TRY IT — Give back the entire listing exactly as it was provided.

========================================================================

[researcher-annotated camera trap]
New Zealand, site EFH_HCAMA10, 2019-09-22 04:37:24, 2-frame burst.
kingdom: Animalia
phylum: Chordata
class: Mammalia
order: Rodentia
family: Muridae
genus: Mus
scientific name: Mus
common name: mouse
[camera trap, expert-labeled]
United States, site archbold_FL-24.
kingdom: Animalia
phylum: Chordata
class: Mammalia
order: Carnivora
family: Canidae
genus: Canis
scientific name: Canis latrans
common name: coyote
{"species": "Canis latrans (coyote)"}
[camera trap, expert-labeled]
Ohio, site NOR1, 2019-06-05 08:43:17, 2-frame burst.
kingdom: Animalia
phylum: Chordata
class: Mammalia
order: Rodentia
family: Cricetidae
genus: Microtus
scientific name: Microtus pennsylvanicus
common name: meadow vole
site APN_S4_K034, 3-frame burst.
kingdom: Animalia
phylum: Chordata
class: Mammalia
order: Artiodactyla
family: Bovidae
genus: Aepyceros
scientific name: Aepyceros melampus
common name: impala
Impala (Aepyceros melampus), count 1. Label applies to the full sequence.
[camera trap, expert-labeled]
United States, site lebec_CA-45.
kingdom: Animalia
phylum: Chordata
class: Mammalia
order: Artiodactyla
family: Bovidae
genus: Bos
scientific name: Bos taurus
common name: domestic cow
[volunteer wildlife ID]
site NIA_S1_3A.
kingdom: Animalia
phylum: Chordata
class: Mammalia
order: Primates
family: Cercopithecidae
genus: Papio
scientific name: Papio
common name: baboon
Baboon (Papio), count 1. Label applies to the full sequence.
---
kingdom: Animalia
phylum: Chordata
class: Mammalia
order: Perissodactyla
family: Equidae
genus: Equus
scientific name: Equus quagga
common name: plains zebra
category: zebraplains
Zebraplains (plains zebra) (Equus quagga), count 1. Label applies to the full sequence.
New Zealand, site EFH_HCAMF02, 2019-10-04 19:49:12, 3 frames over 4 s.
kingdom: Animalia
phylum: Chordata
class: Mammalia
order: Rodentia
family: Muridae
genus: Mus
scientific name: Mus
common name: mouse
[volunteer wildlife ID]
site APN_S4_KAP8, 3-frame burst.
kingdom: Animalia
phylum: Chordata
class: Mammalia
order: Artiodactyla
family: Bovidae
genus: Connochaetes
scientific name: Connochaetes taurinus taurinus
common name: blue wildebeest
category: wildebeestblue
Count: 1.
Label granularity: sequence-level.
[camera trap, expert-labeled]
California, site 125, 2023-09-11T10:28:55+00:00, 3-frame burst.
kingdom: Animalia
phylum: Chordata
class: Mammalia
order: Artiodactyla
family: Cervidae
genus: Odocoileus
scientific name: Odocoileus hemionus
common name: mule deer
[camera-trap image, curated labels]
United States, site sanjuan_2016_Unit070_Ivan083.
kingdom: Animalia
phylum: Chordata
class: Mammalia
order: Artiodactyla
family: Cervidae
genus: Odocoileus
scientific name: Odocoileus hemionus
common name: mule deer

========================================================================

ANSWER SECTION —
[researcher-annotated camera trap]
New Zealand, site EFH_HCAMA10, 2019-09-22 04:37:24, 2-frame burst.
kingdom: Animalia
phylum: Chordata
class: Mammalia
order: Rodentia
family: Muridae
genus: Mus
scientific name: Mus
common name: mouse
[camera trap, expert-labeled]
United States, site archbold_FL-24.
kingdom: Animalia
phylum: Chordata
class: Mammalia
order: Carnivora
family: Canidae
genus: Canis
scientific name: Canis latrans
common name: coyote
{"species": "Canis latrans (coyote)"}
[camera trap, expert-labeled]
Ohio, site NOR1, 2019-06-05 08:43:17, 2-frame burst.
kingdom: Animalia
phylum: Chordata
class: Mammalia
order: Rodentia
family: Cricetidae
genus: Microtus
scientific name: Microtus pennsylvanicus
common name: meadow vole
site APN_S4_K034, 3-frame burst.
kingdom: Animalia
phylum: Chordata
class: Mammalia
order: Artiodactyla
family: Bovidae
genus: Aepyceros
scientific name: Aepyceros melampus
common name: impala
Impala (Aepyceros melampus), count 1. Label applies to the full sequence.
[camera trap, expert-labeled]
United States, site lebec_CA-45.
kingdom: Animalia
phylum: Chordata
class: Mammalia
order: Artiodactyla
family: Bovidae
genus: Bos
scientific name: Bos taurus
common name: domestic cow
[volunteer wildlife ID]
site NIA_S1_3A.
kingdom: Animalia
phylum: Chordata
class: Mammalia
order: Primates
family: Cercopithecidae
genus: Papio
scientific name: Papio
common name: baboon
Baboon (Papio), count 1. Label applies to the full sequence.
---
kingdom: Animalia
phylum: Chordata
class: Mammalia
order: Perissodactyla
family: Equidae
genus: Equus
scientific name: Equus quagga
common name: plains zebra
category: zebraplains
Zebraplains (plains zebra) (Equus quagga), count 1. Label applies to the full sequence.
New Zealand, site EFH_HCAMF02, 2019-10-04 19:49:12, 3 frames over 4 s.
kingdom: Animalia
phylum: Chordata
class: Mammalia
order: Rodentia
family: Muridae
genus: Mus
scientific name: Mus
common name: mouse
[volunteer wildlife ID]
site APN_S4_KAP8, 3-frame burst.
kingdom: Animalia
phylum: Chordata
class: Mammalia
order: Artiodactyla
family: Bovidae
genus: Connochaetes
scientific name: Connochaetes taurinus taurinus
common name: blue wildebeest
category: wildebeestblue
Count: 1.
Label granularity: sequence-level.
[camera trap, expert-labeled]
California, site 125, 2023-09-11T10:28:55+00:00, 3-frame burst.
kingdom: Animalia
phylum: Chordata
class: Mammalia
order: Artiodactyla
family: Cervidae
genus: Odocoileus
scientific name: Odocoileus hemionus
common name: mule deer
[camera-trap image, curated labels]
United States, site sanjuan_2016_Unit070_Ivan083.
kingdom: Animalia
phylum: Chordata
class: Mammalia
order: Artiodactyla
family: Cervidae
genus: Odocoileus
scientific name: Odocoileus hemionus
common name: mule deer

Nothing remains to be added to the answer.